What are the best workouts for fat-burning? Is high-intensity better than low-intensity?
Programs that incorporate both low-intensity and high-intensity exercises are the best for fat-burning and overall cardiovascular health. Interval programs should be used when jogging, running or swimming; and sprint programs are great when cycling. Interval programs seem to work best, because they confuse the body and its energy systems, and fat ends up being used more often as fuel. It is still a hotly debated topic regarding whether strictly high-intensity or low-intensity programs are better for fat-burning. High-intensity programs burn a lot of calories total, but a smaller percentage of those calories come from fat, and high-intensity exercise can’t be sustained for long periods of time without a lot of experience. Low-intensity exercise (55-75 percent of your heart rate maximum) is much easier to sustain for longer periods of time and a higher percentage of the calories burned come from fat.
Is it better to lose weight first and then try to add muscle, or vice versa?
Do both. Strength training will aid in weight loss, and more importantly, fat loss. And increasing muscle mass does have a positive impact on metabolism. In just a few months, you can build about 5 pounds of lean muscle and start burning about 30-40 extra calories each day. In a month, that equates to roughly 900-1,100 extra calories burned; and in a year, roughly 12,000 calories from just 5 extra pounds of lean tissue. That’s an extra 4 pounds of body fat you can lose from building just a moderate amount of muscle through strength training. Strength training is the only activity that will cause you to burn extra calories each day just sitting there – and it’s all because of your gain in lean muscle mass. By doing only cardiovascular activity, you risk losing lean muscle mass and although you may lose weight, your metabolism will actually slow down, rather than speed up!
Which will provide better strength gains: lifting the same weight (volume) for 3 sets of 10 or for 6 sets of 5?
###
◆ **LIST OF TASKS**:
[a] In the fitness Q&A, what range of heart rate maximum is given for low-intensity exercise?
[b] Carry on the fitness Q&A from its last line.
The records that come next are separate material, unrelated to the fitness Q&A.

◆ **EXERCISE DATA**:
###
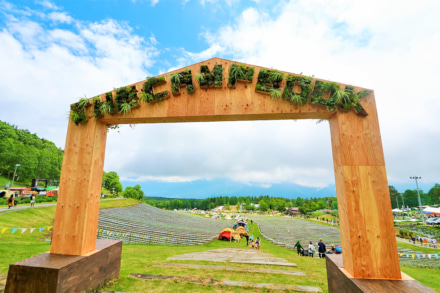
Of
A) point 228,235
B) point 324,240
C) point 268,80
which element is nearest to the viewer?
point 268,80

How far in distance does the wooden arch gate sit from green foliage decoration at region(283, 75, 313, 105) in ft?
0.06

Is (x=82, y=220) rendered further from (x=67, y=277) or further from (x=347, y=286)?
(x=347, y=286)

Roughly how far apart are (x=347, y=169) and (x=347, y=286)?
1.76 metres

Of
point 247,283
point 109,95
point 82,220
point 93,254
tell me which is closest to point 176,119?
point 109,95

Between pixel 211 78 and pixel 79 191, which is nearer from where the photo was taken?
pixel 79 191

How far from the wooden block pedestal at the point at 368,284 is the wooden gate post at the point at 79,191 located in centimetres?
447

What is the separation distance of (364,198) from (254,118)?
233 cm

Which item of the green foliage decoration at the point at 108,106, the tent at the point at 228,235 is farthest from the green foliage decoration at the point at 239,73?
the tent at the point at 228,235

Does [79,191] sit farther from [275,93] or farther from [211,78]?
[275,93]

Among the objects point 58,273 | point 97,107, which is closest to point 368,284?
point 58,273

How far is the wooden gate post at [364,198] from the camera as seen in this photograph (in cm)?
305

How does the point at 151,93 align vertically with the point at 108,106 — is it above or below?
above

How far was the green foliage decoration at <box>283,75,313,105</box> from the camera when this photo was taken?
12.2 feet

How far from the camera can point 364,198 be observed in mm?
3258
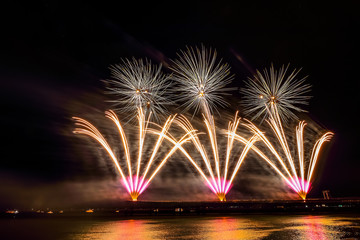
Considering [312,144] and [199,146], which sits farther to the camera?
[312,144]

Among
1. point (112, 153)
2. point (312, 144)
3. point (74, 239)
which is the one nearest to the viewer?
point (74, 239)

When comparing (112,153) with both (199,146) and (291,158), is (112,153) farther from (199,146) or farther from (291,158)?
(291,158)

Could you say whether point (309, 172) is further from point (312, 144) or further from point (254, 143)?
point (254, 143)

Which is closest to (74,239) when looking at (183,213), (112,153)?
(112,153)

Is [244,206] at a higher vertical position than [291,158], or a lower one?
lower

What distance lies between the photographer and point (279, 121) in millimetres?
23062

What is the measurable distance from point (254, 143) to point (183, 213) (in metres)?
11.5

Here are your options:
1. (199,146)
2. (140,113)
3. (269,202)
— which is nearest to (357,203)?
(269,202)

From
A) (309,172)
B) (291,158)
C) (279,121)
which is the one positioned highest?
(279,121)

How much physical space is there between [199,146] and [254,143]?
7481 millimetres

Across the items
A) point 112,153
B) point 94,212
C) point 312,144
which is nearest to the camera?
point 112,153

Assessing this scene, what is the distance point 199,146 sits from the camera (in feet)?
73.2

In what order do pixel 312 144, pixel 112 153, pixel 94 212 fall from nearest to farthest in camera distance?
pixel 112 153 < pixel 312 144 < pixel 94 212

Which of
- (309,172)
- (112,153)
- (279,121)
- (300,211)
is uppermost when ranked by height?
(279,121)
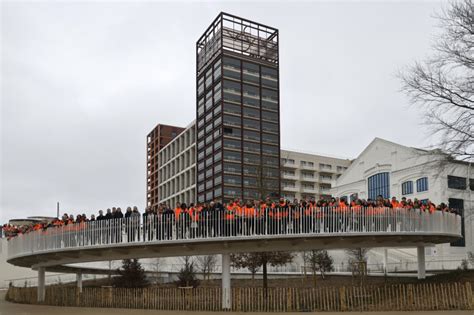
###
◆ **RESPONSES IN ORDER**:
[a] 55-75 percent of your heart rate maximum.

[b]
To increase pound-for-pound strength, lower rep ranges with heavier weights work much better. Sets of 10 or greater repetitions provide moderate gains in muscle size and endurance, but increasing your overall strength is difficult if you don’t lift weight closer to your 1 repetition max. Remember the “all or nothing” principle: if you are lifting a weight that requires 60 percent of your strength, then only 60 percent of your muscle is working (at 100 percent capacity). If you lift a weight that requires 100 percent of your strength, then 100 percent of your muscle gets involved. The heavier you lift, the more muscle gets involved, and the greater gains you will see. Vary your reps and sets often to keep your body guessing!
How much should I exercise to maintain my weight?
Weight maintenance becomes an issue when your metabolism begins to slow, which is normal as you age. You can combat the age-related loss of muscle by strength training regularly, and that will keep your metabolism in check. If you choose not to strength train, your muscle tissue will gradually lower and you must lower your calorie intake to match, or choose other forms of exercise to burn extra calories. To maintain your body weight (while continuing to eat roughly the same amount of food), follow the American College of Sports Medicine’s recommendations and exercise 20-30 minutes daily, 3 or more days each week. It is important for weight maintenance and cardiovascular health to raise your heart rate to at least 60 percent of your heart rate max (the formula: 220-age) during a majority of your exercise. To maintain strength, try at least two sessions of strength training each week, working all major muscle groups during each session.